Simpler Enterprise Test Data Management using Database Instance Provisioning

Business applications are rarely self-contained, often depending on multiple interconnected databases, each playing a vital role in the functioning of the system. How can we create, refresh, and maintain test data for these complex database systems, and still support dedicated databases and test-driven development processes? This article explains how database instance provisioning helps meet this challenge.

Guest post

This is a guest post from Tonie Huizer. With 20+ years of experience Tonie likes to read, experiment, talk and write about software. In his stories on medium he explains Azure, SQL and other Microsoft technologies.

When you survey your database estate you will doubtless find that you need to maintain test data not just for one but for a range of databases, often interdependent, and managed by various applications and projects or even by third-party vendors. This article explains how teams can use the database provisioning, or cloning, component of Redgate Test Data Manager, to create and manage test data for these larger and more complex database systems.

### Required work
A – In the test data management article, which component of Redgate Test Data Manager can teams use to create and manage test data for larger database systems?
B – Write the next part of the test data management article, picking up after its final sentence.
The records have no connection to the test data management article.

### Record set
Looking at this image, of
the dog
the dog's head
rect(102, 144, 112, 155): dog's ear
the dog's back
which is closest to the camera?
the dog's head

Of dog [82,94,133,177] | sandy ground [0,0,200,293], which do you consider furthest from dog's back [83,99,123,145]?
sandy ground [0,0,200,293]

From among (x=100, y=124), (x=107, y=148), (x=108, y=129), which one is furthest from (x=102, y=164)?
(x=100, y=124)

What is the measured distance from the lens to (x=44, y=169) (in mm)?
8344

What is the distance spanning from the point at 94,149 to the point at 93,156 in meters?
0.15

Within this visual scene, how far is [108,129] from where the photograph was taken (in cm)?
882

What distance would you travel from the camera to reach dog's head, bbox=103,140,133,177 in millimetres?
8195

---

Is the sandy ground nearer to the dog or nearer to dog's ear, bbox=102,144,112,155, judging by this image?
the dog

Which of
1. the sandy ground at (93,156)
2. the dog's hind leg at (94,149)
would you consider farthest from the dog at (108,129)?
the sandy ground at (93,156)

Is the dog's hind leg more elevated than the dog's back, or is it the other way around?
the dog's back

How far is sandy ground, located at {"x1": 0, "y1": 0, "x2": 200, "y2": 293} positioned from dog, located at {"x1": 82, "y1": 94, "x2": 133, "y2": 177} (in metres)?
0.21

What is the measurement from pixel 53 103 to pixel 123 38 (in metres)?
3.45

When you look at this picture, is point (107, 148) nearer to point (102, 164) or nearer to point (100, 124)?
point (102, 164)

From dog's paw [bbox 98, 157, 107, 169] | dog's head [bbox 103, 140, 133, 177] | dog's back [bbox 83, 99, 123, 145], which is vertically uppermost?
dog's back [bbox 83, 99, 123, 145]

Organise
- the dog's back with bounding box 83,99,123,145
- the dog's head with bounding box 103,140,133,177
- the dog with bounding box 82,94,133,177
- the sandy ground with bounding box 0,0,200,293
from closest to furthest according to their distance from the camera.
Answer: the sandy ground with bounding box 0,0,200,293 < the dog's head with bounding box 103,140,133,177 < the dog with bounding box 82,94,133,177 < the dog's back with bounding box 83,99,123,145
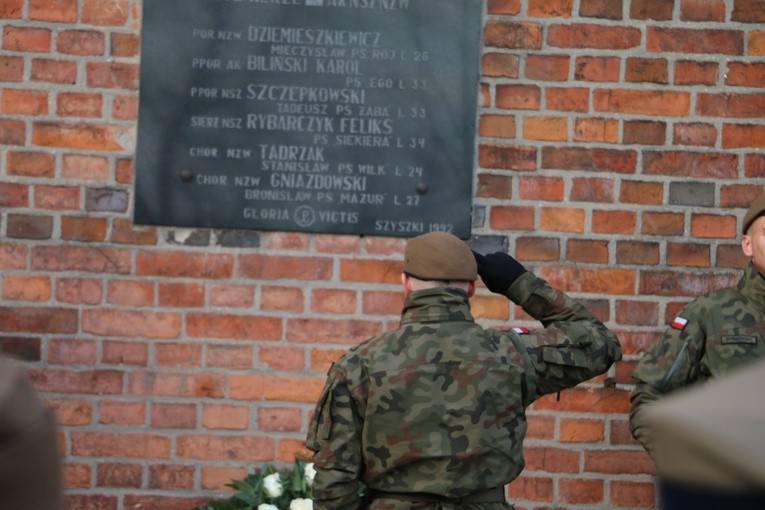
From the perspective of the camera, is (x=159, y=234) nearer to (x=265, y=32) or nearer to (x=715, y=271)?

---

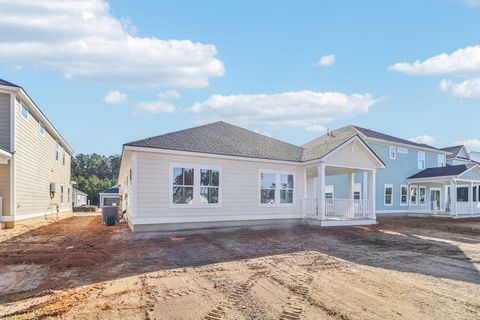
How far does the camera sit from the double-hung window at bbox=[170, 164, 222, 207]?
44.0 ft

### Outputs for the tasks
A – The database provisioning, or cloning, component.

B –
It describes how, as the application (read: database) landscape becomes more complex, Redgate Test Data Manager can still support the use of dedicated development and test environments, through use of containers, data virtualization and database instance provisioning. Each environment reflects the production environment as closely as possible and therefore allows complete and accurate database testing.

Limitations of single-database provisioning

When developing and testing complex database applications, developers often find they have access only to the database on which they are directly working, even if it has dependencies on other databases and other servers. The problem is that these “missing dependencies” will cause build errors during development.

One option is to find them all, and then use temporary ‘stub objects’ to account for them, so that you can develop and test one database out of the ‘set’ without access to others. However, without full access to the complete set of databases, tests might miss critical interactions, leading to false positives or undetected issues that only surface in production. For example, a change in one database could inadvertently affect the data integrity or performance of another, creating cascading problems that are difficult to trace and resolve.

A proper Test Data Management (TDM) strategy will allow all databases to be provisioned together as a cohesive unit, so we can ensure that our testing is comprehensive and reflective of the real production environment. This is not just a nice-to-have: it is a necessity for maintaining the integrity, performance, and reliability of integrated software systems.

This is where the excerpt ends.